Herreshoff was a superb engineer. Some will argue that his designs weren’t as breathtakingly beautiful as Fife or Watson, but there can be no doubt that he was a master of early production and custom boat building. That is one reason why so many of his designs survive today. They were just well and soundly built. Each “chapter” in the book focusses on a particular boat or class, listing the Herreshoff project number, the date of design, the class, and the principal hull dimensions. The text then focusses on the initiation of the project, for whom it was designed and built, the boat or class’ history and significance, subsequent owners, and the boats still in existence with histories of their rebuilding. The level of detail is exceptional, while still being immensely readable. Herreshoff started his career with his blind brother, John Brown Herreshoff, designing and building high-speed steam launches and patrol boats, so the book does include a number of elegant powerboats, as well as sailboats.
In addition to the remarkably detailed and readable text, what raises this book to operatic levels is the photography of Benjamin Mendlowitz. The photos span many years, transitioning from film to digital, but some of the photos are so remarkably beautiful that they illicit comparisons to a Christopher Pratt painting. Each chapter not only includes photos of the yachts under sail (or power as appropriate), but also detail photos of deck and interior. Accompanying every boat featured is a photo of the incredibly detailed construction plan, often with watercolor highlights to the drawing.

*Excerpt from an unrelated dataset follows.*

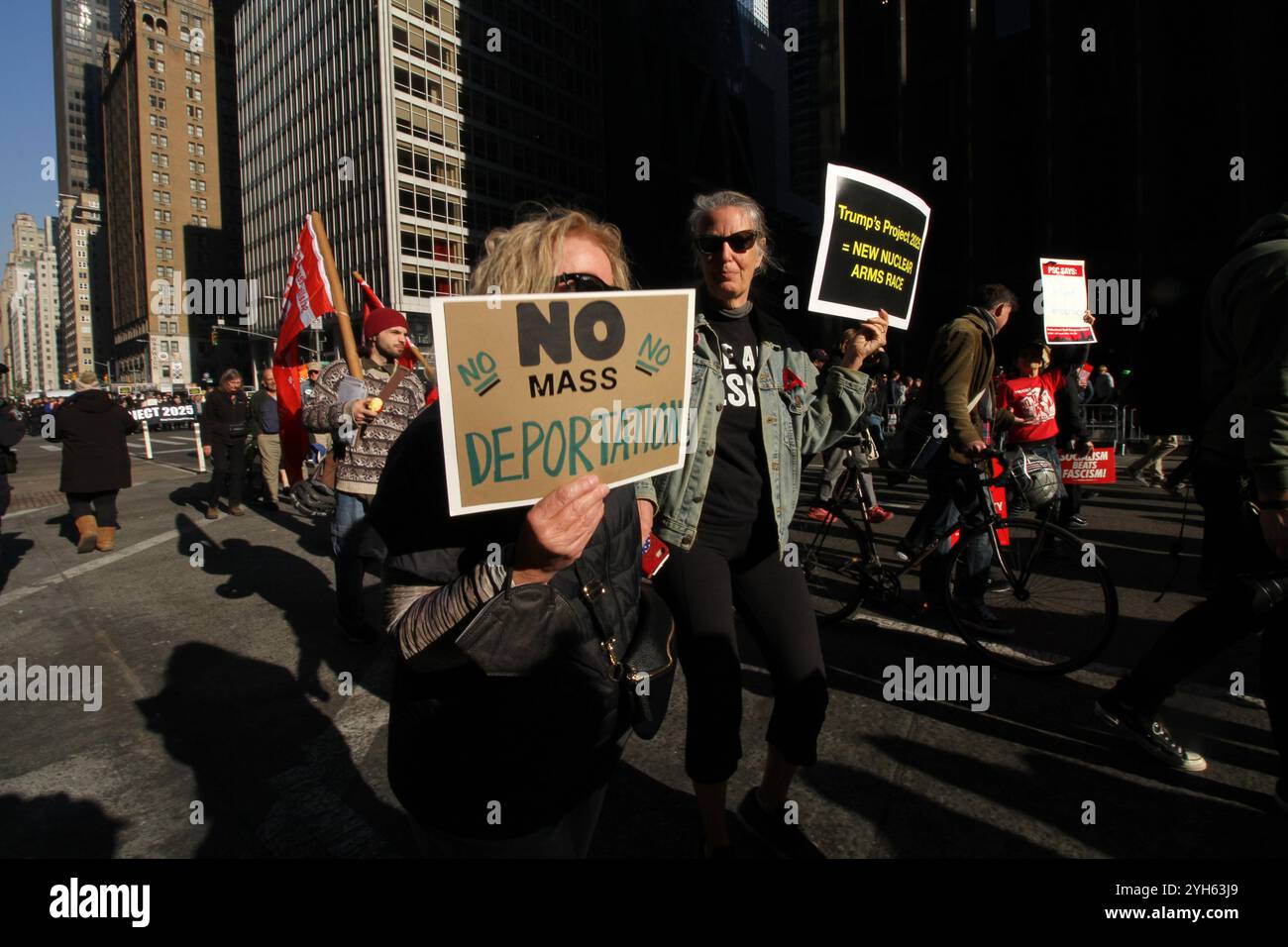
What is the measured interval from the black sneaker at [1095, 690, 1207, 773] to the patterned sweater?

I was pleased to see the 1907 Canada’s Cup winner Seneca (to which I recently referred in my short article on bowsprits—“Bowsprits past and present,” March 2017), featured in the book, which elicited an intriguing and enjoyable email communication with Maynard Bray and Claas van der Linde, whose patience with my enquiries was admirable. Often the discussion of one boat in this text would lead to other boats associated with that boat. The chapter on the large “rule beater” P-Boat Joyant makes reference to “Corinthian, Joyant’s nemesis from 1911, has also survived, owned for decades in Toronto as Nutmeg III…..” Nutmeg was actually owned by Norm Robertson of my own Royal Hamilton Yacht Club in the late 1930s and early 40s.
This is a book of some substance, measuring 11½ x 14 inches, with corresponding heft. It is listed at $100 and would be a fine addition to any serious nautical library. This is truly remarkable addition to the record of the history of our sport.